Entries excerpted from a collection:
+++
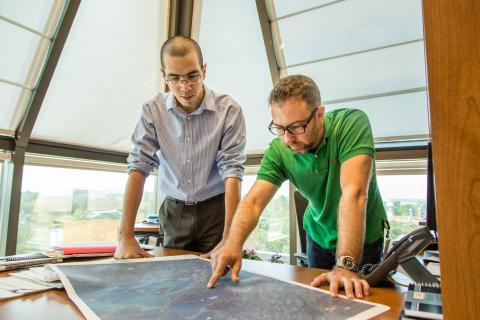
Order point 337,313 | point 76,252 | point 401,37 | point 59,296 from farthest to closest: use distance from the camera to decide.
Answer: point 401,37, point 76,252, point 59,296, point 337,313

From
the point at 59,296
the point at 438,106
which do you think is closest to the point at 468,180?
the point at 438,106

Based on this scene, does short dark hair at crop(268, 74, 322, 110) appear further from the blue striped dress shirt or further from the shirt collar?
the blue striped dress shirt

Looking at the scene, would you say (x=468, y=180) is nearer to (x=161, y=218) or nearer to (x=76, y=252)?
+++
**WHAT YOU SHOULD DO:** Change each "nearer" to "closer" in the entries from the line containing "Based on this" down to the end, and give back only those lines with nothing else altered.

**SOLVED PROBLEM:**
Based on this scene, does short dark hair at crop(268, 74, 322, 110) appear further from the blue striped dress shirt or further from the shirt collar?
the blue striped dress shirt

Looking at the scene, would you say (x=468, y=180) is closer to (x=161, y=218) or closer to (x=76, y=252)?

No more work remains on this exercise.